On pp. 50-52, relating Copland's 1925 appointment to the HBC post at Repulse Bay:
"My first impressions of the Company post at Repulse Bay were far from exciting. The dwelling house was drab and painted throughout in blue, a most depressing colour for the dark winter days on the Arctic Circle. The combined store and warehouse was a tar-papered relic that had been taken apart, moved to another location and joined together again. Its interior was even more dismal than that of the dwelling house; the windows were the old-fashioned kind with four small panes of glass that admitted very little light. At the entrance to the store there was an open dry toilet for public use.

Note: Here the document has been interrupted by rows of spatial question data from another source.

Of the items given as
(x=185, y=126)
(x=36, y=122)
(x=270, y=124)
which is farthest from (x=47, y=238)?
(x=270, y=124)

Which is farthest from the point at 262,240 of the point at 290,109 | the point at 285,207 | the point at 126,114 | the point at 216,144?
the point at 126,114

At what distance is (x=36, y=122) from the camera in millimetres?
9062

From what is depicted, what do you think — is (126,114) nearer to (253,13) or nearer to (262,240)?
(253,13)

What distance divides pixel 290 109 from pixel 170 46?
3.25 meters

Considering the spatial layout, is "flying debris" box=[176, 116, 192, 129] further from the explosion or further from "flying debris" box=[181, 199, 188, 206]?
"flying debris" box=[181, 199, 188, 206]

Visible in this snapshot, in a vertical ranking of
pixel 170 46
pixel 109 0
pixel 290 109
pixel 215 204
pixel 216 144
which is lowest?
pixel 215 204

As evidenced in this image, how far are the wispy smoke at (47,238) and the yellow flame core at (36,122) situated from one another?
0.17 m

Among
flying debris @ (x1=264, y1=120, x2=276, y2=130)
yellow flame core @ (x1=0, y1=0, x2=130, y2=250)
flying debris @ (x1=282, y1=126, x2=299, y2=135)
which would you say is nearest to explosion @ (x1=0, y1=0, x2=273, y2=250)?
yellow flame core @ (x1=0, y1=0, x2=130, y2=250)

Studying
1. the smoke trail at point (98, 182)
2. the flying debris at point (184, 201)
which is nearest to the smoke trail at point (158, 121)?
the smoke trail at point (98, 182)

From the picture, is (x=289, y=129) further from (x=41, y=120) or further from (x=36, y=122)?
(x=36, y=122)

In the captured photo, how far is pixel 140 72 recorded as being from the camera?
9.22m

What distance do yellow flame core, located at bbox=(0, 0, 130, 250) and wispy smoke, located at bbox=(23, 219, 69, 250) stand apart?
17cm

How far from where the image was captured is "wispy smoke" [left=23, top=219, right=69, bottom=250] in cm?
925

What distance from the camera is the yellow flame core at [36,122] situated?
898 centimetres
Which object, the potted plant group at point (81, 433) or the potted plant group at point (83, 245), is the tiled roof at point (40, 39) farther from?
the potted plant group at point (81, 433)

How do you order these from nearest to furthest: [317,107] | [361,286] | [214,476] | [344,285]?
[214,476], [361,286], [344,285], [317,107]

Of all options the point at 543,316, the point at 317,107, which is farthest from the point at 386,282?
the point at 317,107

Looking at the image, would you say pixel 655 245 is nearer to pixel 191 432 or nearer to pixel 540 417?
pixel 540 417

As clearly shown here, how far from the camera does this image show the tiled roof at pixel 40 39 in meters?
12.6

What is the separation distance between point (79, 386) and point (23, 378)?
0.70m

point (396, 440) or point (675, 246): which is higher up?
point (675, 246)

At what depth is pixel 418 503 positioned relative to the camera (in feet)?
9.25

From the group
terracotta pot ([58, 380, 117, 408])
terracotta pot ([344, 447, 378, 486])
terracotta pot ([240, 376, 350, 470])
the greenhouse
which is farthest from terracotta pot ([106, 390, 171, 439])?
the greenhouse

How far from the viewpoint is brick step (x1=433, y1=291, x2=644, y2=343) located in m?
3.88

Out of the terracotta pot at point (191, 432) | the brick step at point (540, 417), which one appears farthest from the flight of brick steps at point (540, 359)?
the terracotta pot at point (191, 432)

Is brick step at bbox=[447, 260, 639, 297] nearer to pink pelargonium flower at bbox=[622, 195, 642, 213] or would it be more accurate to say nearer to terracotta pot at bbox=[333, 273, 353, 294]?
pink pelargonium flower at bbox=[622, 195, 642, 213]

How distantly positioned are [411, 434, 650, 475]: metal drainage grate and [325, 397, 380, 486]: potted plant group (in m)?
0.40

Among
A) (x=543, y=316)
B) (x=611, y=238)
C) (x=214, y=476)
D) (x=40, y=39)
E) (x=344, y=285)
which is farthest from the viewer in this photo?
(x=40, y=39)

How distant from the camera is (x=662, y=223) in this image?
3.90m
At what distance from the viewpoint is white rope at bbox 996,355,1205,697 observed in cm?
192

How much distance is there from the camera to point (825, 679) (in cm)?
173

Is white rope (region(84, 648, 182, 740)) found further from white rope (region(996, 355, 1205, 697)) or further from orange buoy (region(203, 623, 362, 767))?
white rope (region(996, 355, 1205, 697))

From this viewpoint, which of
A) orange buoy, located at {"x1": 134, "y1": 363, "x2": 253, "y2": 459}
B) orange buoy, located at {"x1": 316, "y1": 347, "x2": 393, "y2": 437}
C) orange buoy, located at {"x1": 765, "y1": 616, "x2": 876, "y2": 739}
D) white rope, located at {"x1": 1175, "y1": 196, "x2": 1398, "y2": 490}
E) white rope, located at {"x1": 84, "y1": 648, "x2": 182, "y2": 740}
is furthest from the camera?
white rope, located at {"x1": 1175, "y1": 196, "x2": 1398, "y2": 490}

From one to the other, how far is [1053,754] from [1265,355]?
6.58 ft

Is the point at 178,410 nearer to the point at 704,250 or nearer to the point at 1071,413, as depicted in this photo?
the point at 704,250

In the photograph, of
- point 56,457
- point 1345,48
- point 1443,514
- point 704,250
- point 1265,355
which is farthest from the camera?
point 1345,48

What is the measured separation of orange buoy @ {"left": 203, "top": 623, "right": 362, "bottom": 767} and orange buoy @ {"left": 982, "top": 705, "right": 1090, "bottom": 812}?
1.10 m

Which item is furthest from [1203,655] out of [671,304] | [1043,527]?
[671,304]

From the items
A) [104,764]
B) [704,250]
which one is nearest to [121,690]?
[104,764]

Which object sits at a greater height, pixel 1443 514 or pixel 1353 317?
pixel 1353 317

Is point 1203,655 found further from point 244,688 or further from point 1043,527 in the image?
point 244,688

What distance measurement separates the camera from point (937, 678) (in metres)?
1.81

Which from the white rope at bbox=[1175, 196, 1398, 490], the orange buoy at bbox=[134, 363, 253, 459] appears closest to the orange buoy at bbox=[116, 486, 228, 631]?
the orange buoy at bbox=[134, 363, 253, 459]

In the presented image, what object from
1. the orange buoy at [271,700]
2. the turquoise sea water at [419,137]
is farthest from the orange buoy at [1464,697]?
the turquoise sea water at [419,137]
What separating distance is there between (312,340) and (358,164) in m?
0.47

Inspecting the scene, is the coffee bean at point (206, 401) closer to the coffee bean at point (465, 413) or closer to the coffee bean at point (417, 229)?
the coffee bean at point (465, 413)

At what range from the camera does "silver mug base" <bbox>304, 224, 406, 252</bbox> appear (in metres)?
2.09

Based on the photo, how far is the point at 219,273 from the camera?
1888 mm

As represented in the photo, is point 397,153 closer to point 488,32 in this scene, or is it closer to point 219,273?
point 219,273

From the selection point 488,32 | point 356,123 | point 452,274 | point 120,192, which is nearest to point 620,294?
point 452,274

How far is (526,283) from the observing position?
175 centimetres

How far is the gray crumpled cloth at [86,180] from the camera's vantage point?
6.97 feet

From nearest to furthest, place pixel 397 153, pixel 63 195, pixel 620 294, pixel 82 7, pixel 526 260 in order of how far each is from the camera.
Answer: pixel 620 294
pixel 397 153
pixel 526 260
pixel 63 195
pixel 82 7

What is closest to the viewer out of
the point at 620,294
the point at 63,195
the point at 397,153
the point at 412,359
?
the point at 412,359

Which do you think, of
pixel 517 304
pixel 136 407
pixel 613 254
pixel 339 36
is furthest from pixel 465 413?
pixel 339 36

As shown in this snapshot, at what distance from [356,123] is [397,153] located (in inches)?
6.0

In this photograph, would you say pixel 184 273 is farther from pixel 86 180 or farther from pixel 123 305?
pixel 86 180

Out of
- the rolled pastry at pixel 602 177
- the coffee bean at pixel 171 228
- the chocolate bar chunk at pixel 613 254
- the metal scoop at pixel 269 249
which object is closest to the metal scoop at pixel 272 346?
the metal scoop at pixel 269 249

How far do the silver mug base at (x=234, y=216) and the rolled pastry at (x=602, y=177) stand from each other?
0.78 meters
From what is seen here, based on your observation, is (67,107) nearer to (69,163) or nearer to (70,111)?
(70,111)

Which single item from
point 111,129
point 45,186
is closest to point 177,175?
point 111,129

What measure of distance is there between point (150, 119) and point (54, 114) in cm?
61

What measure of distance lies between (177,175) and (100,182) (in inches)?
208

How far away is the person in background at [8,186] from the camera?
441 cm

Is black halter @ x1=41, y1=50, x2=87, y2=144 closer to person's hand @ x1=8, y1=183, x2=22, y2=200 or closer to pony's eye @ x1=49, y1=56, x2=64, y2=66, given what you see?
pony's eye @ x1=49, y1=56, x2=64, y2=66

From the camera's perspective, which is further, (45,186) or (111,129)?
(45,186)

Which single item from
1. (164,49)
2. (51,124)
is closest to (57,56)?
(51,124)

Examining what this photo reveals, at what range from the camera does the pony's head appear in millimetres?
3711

With a thoughtful touch, someone had stored the post's supply of baled oakum near by.
"There was another small building that had also been used as staff quarters. From this I sensed the reluctance of the previous staff to live together under one roof. This I could understand, since the manager before Jimmy Thom had been Captain George Cleveland, Cleveland had lived apart from other white men for most of his life - beginning with his first year in the Arctic when he took off with some Inuit families who were travelling inland to hunt. In his later years he was cantankerous and unwell.
"We had heard news of Captain Cleveland at Chesterfield Inlet. After delivering our supplies to Southampton Island and finishing his work the previous fall, he had taken the Fort Chesterfield into winter quarters at Baker Lake. During the winter he became ill and his friends, both Inuit and white, took him south by dog-team to the end of the Hudson Bay Railway, a distance of over a thousand miles. Shortly after being admitted to the hospital in Winnipeg, the old veteran died in September 1925. He was one of the last remaining links in the Arctic with the days of the New England whalers."